[Task details]:
Reproduce the following lines verbatim, starting at the line that contains "By looking at this" and ending after the line that contains "which element is highest?".

[Data excerpts]:
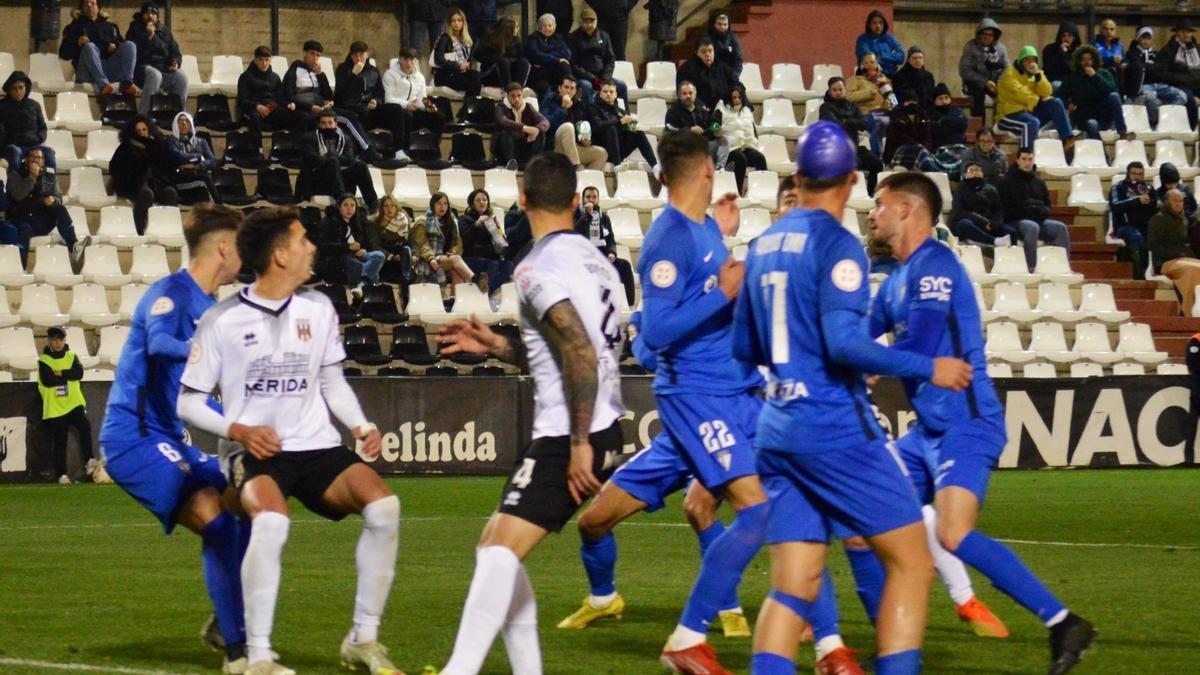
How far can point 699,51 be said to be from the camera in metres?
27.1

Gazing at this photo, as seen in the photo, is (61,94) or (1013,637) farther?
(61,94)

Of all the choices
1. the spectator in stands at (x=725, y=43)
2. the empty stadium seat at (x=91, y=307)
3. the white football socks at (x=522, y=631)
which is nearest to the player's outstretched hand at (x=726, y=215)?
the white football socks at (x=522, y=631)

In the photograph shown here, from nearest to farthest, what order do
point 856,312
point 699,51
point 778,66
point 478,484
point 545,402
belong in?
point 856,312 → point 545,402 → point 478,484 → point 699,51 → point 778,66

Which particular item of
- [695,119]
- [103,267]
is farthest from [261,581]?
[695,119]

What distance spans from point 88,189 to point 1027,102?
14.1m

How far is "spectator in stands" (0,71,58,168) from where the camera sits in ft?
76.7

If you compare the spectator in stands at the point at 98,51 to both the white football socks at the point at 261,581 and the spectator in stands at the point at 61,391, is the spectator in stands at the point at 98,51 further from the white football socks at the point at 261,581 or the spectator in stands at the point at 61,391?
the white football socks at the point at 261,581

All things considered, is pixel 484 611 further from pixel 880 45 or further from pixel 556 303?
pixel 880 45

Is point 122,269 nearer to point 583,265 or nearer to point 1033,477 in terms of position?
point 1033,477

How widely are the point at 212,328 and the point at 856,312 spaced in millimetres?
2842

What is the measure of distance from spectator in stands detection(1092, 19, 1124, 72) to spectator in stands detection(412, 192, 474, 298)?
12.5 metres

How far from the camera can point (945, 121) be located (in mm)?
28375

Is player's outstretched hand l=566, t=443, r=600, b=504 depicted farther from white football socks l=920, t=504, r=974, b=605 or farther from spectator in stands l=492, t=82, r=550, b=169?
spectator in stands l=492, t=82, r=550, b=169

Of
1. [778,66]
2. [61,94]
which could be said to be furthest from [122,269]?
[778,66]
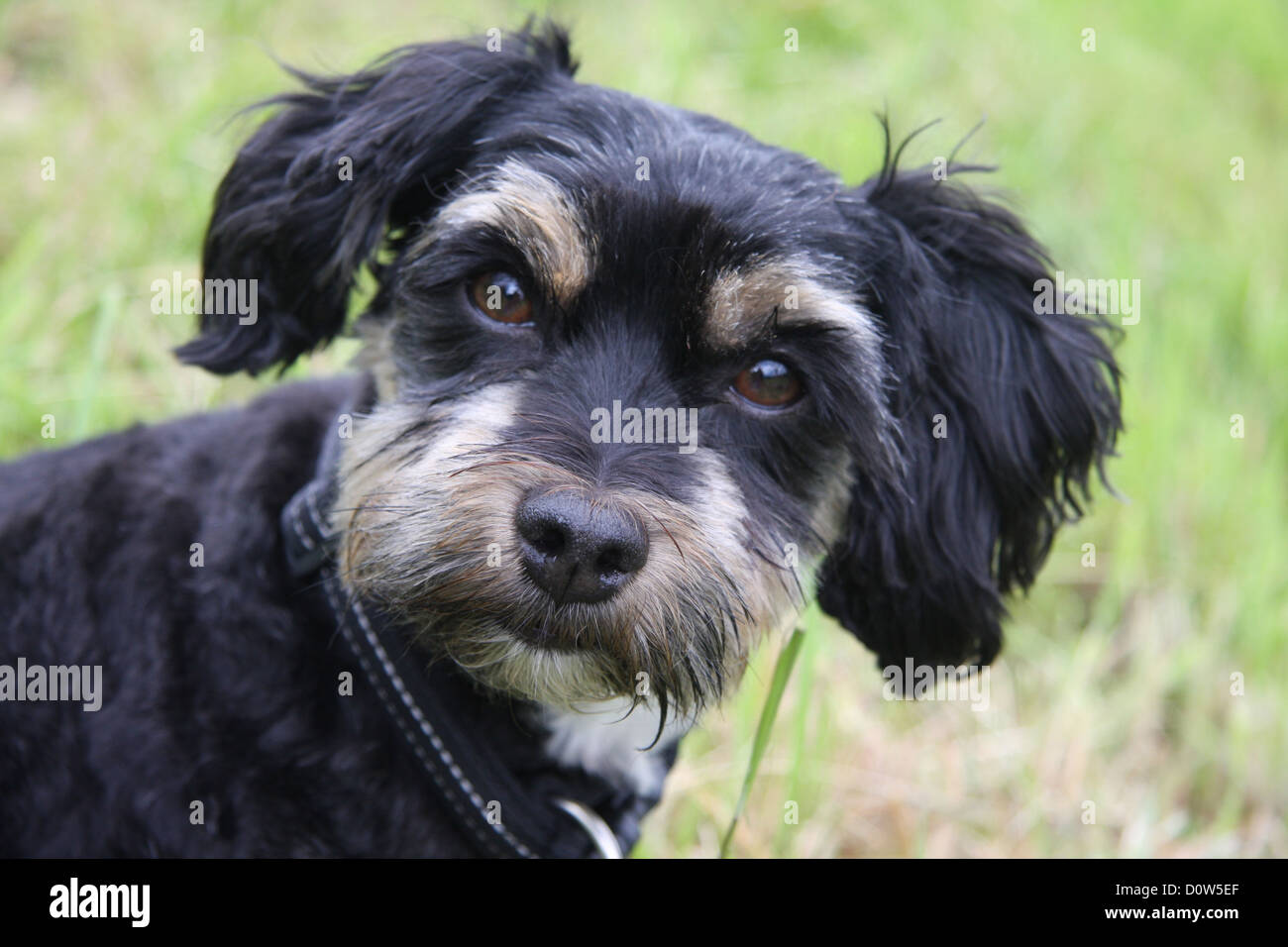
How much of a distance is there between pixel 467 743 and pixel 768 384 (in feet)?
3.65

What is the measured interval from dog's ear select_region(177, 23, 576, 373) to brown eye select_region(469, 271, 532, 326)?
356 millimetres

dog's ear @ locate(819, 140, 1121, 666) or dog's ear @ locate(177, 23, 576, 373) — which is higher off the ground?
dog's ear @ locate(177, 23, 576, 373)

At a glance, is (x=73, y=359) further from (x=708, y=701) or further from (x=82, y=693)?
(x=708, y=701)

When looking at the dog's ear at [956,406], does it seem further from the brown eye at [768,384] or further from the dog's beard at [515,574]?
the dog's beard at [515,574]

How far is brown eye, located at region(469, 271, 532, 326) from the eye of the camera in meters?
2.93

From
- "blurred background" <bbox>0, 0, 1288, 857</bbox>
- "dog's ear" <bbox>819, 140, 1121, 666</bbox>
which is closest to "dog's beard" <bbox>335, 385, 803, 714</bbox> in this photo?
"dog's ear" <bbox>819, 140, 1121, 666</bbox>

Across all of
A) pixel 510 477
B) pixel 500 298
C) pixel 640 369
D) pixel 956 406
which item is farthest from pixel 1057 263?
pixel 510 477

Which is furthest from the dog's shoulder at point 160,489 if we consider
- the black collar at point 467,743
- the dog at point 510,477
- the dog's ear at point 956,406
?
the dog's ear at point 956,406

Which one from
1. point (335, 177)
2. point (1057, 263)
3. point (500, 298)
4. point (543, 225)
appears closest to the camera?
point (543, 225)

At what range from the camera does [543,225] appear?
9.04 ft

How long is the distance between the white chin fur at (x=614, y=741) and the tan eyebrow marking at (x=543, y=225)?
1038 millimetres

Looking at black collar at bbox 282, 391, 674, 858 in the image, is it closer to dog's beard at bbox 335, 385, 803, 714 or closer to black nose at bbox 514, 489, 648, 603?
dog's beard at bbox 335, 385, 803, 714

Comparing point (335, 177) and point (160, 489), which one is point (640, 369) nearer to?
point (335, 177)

...

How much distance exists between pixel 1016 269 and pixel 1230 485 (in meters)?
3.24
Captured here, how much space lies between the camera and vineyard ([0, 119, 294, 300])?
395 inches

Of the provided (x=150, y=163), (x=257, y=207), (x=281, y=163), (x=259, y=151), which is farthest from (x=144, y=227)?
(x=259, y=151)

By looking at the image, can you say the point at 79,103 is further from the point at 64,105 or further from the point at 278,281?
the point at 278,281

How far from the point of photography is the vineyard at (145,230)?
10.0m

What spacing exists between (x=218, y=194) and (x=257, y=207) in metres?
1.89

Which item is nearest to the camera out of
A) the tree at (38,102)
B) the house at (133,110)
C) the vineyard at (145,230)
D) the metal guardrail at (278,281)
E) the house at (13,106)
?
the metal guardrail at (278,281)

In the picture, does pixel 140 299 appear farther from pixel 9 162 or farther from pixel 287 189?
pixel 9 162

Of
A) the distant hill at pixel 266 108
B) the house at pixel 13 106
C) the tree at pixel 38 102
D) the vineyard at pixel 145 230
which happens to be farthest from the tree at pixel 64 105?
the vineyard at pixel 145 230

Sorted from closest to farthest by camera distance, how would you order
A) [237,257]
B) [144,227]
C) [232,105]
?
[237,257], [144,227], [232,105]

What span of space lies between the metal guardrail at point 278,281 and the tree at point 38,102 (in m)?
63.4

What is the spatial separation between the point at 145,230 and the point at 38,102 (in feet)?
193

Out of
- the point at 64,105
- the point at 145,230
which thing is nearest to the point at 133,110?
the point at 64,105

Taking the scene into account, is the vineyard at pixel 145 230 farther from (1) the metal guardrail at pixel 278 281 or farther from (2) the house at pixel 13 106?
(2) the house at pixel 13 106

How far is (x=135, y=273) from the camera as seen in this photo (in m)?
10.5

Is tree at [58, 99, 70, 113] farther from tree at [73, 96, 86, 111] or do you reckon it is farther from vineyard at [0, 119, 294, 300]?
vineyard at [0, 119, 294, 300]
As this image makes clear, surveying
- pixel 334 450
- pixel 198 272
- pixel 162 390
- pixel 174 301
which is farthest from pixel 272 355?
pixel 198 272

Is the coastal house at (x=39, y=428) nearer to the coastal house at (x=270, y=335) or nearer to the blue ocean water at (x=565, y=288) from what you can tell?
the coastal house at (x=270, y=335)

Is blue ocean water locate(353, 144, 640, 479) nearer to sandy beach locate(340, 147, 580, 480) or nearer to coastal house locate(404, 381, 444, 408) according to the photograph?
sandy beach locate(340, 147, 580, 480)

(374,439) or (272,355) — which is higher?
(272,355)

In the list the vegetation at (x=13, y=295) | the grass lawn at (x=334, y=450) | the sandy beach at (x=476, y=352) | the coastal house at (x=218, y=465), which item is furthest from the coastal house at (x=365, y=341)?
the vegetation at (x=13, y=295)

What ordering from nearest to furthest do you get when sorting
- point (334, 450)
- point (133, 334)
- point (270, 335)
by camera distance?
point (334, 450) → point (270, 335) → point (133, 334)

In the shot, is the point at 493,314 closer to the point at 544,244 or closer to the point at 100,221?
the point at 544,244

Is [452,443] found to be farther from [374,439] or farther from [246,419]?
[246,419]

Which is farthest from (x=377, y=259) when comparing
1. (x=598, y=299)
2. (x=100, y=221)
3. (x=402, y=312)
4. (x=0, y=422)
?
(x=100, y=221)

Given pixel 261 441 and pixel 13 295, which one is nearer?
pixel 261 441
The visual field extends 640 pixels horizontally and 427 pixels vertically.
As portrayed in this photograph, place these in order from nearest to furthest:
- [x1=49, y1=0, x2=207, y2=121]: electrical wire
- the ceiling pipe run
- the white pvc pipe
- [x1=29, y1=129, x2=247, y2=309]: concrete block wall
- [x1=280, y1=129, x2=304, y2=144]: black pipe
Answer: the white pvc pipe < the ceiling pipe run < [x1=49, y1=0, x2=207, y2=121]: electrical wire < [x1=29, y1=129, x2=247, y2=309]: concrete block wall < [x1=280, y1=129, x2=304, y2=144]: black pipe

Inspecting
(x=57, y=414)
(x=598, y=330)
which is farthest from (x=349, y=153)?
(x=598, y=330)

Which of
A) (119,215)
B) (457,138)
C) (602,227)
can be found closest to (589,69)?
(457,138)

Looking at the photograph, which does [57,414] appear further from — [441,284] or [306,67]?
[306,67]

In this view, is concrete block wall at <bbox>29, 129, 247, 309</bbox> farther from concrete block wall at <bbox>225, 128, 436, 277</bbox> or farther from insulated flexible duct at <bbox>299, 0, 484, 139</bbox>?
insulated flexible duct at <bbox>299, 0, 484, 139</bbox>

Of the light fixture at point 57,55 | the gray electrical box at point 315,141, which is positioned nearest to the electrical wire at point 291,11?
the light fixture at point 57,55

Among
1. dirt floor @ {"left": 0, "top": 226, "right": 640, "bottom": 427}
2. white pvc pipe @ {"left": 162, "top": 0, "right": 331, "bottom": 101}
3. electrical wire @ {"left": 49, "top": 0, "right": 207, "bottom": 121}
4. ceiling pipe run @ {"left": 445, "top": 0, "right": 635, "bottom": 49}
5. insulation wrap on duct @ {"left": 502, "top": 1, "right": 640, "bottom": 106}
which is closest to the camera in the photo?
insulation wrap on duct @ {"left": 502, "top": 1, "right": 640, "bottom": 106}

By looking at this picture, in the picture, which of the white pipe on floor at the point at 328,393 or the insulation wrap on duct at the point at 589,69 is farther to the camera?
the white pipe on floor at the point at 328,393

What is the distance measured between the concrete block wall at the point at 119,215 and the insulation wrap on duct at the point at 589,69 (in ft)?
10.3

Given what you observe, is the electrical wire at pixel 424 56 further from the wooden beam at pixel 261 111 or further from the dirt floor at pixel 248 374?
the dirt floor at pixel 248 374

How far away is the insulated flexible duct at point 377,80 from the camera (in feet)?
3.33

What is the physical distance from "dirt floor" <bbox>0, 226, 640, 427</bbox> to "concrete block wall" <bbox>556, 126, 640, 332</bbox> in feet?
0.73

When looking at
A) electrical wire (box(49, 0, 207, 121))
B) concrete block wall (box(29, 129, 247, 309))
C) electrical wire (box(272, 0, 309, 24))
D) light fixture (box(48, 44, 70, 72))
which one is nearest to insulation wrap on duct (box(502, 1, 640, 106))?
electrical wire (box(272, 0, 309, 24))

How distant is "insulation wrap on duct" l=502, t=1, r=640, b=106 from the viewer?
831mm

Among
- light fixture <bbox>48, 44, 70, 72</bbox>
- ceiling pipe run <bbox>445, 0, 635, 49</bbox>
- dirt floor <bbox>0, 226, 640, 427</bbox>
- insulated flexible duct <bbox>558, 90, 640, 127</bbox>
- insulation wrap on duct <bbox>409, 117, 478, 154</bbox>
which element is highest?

--

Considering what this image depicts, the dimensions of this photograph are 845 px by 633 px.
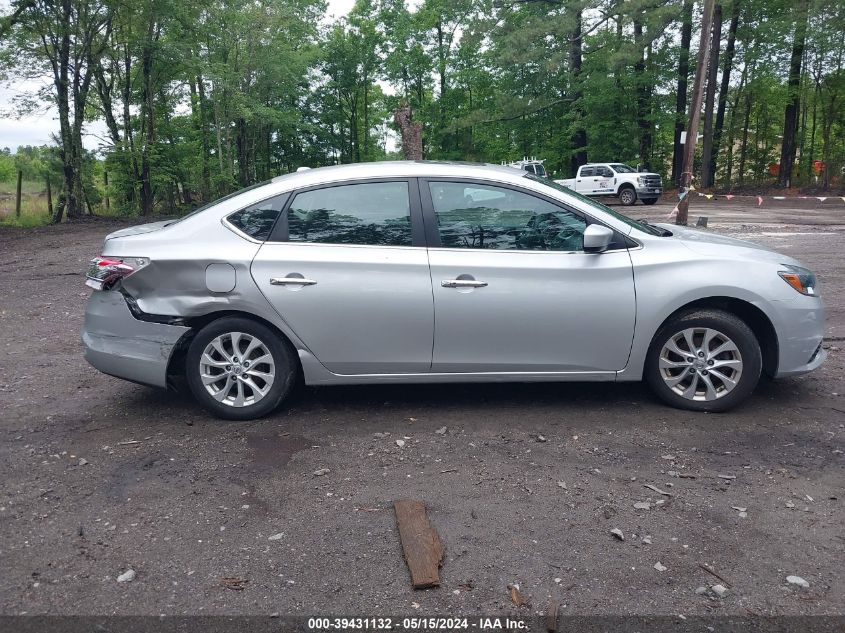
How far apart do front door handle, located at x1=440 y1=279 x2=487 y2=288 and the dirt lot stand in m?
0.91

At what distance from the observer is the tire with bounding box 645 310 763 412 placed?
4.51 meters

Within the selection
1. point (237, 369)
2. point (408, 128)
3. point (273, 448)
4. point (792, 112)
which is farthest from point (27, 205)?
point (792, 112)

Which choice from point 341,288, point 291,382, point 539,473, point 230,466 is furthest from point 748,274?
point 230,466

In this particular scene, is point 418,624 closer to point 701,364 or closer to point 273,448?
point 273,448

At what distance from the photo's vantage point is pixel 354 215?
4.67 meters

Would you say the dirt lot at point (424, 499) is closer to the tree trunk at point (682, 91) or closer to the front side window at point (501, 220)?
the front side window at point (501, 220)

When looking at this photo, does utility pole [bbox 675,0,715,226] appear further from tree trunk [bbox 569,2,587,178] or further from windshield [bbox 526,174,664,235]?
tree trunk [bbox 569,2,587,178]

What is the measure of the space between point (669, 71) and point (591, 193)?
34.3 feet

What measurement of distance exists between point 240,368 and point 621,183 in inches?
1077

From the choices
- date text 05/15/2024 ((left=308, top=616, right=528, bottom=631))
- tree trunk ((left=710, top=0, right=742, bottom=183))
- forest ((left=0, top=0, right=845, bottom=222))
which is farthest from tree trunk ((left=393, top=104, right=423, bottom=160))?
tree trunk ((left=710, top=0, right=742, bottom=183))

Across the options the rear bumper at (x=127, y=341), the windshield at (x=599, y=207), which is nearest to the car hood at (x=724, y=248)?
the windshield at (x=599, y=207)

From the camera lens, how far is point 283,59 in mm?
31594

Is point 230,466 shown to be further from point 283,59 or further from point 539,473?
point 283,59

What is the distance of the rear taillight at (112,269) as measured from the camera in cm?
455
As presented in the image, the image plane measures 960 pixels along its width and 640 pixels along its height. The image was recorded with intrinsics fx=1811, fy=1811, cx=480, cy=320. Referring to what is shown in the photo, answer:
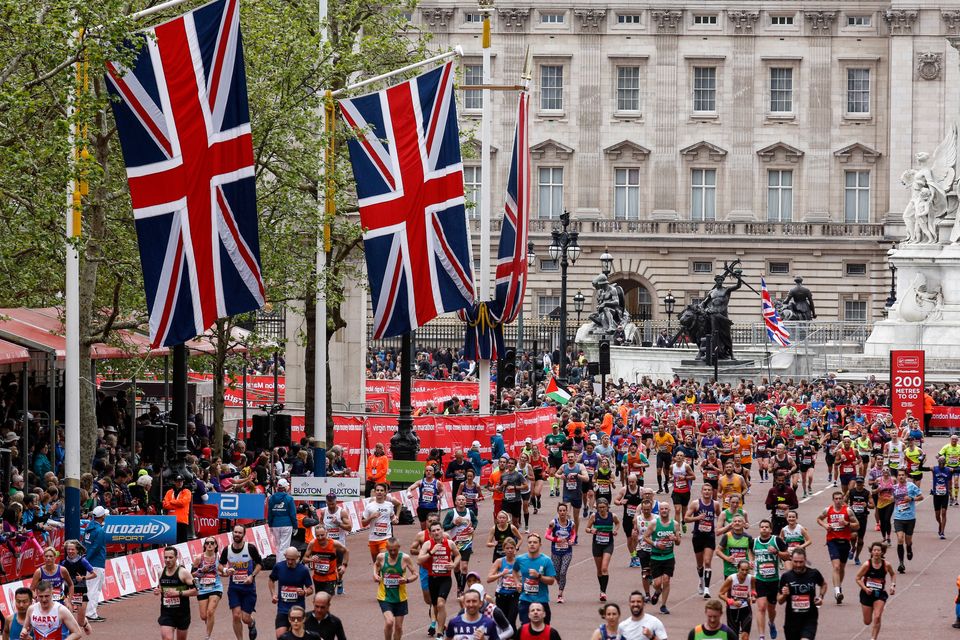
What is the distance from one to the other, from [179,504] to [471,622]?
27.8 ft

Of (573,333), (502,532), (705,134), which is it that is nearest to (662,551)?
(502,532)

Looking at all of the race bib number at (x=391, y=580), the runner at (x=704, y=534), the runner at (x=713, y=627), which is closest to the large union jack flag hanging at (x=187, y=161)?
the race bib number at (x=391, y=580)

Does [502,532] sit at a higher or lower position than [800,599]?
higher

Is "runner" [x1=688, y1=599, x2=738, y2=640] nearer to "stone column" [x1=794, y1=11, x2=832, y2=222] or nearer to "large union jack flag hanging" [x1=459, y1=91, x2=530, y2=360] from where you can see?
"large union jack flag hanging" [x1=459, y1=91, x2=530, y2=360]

[Response to the task]:
By looking at this picture, in the picture, which of the white pipe on floor at the point at 328,393 or the insulation wrap on duct at the point at 589,69 is farther to the camera?
the white pipe on floor at the point at 328,393

What is the distance measured between the concrete block wall at the point at 119,215 and the insulation wrap on duct at the point at 589,69 (in ft)?
10.3

Given what you observe, is the electrical wire at pixel 424 56 further from the wooden beam at pixel 261 111 or further from the dirt floor at pixel 248 374?
the dirt floor at pixel 248 374

How far away is the insulated flexible duct at point 377,80 from the camera (in feet)?
3.33

What is the physical distance from "dirt floor" <bbox>0, 226, 640, 427</bbox> to "concrete block wall" <bbox>556, 126, 640, 332</bbox> in feet?
0.73

When looking at
A) electrical wire (box(49, 0, 207, 121))
B) concrete block wall (box(29, 129, 247, 309))
C) electrical wire (box(272, 0, 309, 24))
D) light fixture (box(48, 44, 70, 72))
which one is nearest to insulation wrap on duct (box(502, 1, 640, 106))?
electrical wire (box(272, 0, 309, 24))

How distant is "insulation wrap on duct" l=502, t=1, r=640, b=106 from the viewer?
831mm

Among
- light fixture <bbox>48, 44, 70, 72</bbox>
- ceiling pipe run <bbox>445, 0, 635, 49</bbox>
- dirt floor <bbox>0, 226, 640, 427</bbox>
- insulated flexible duct <bbox>558, 90, 640, 127</bbox>
- insulation wrap on duct <bbox>409, 117, 478, 154</bbox>
which element is highest?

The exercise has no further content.